### [Saved data entries]
===
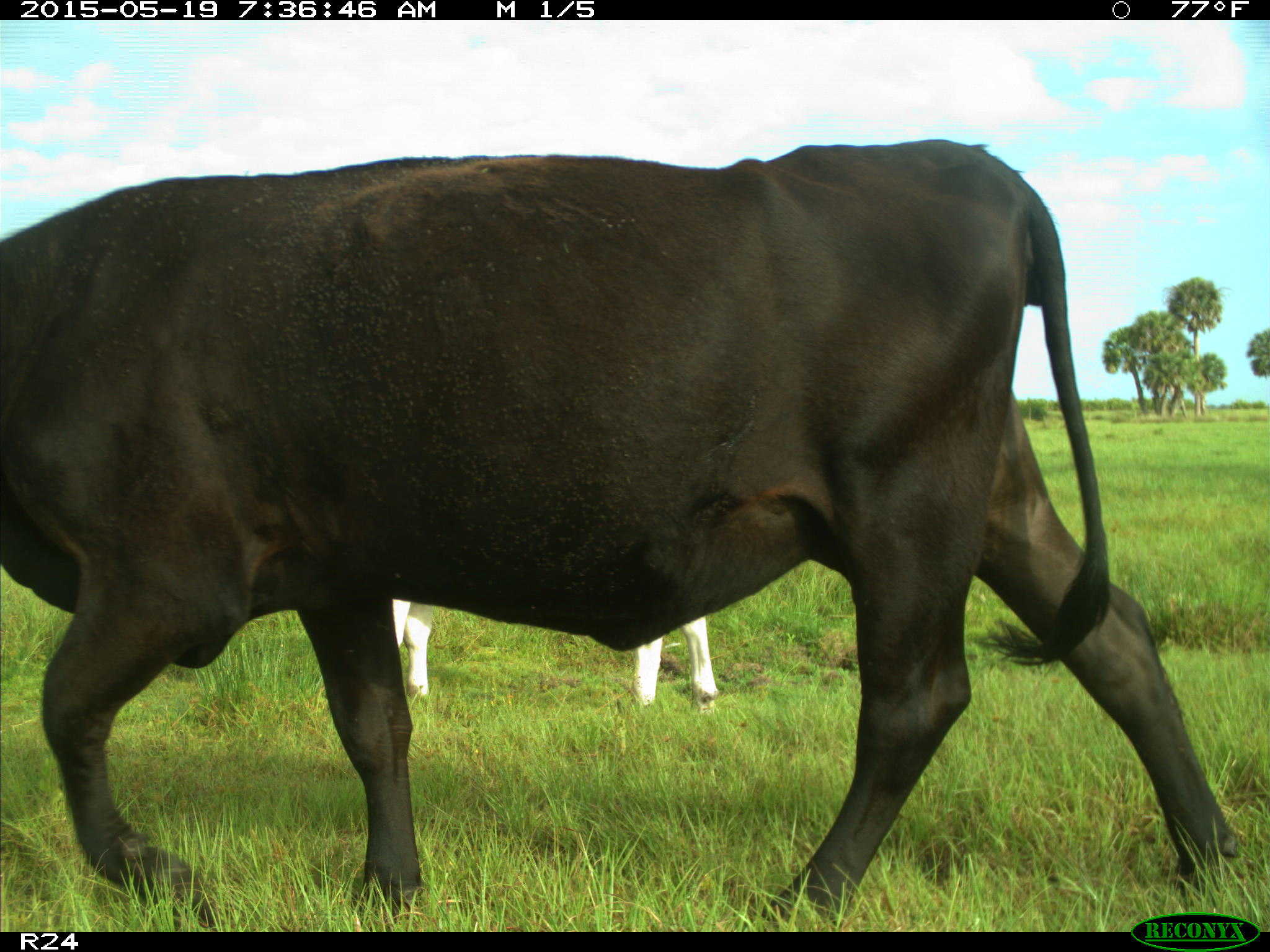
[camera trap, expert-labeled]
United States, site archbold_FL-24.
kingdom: Animalia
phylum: Chordata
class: Mammalia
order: Artiodactyla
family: Bovidae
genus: Bos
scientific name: Bos taurus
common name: domestic cow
===
The entries above need to be transcribed word for word, and the pictures stay out.

### [ANSWER BOX]
[camera trap, expert-labeled]
United States, site archbold_FL-24.
kingdom: Animalia
phylum: Chordata
class: Mammalia
order: Artiodactyla
family: Bovidae
genus: Bos
scientific name: Bos taurus
common name: domestic cow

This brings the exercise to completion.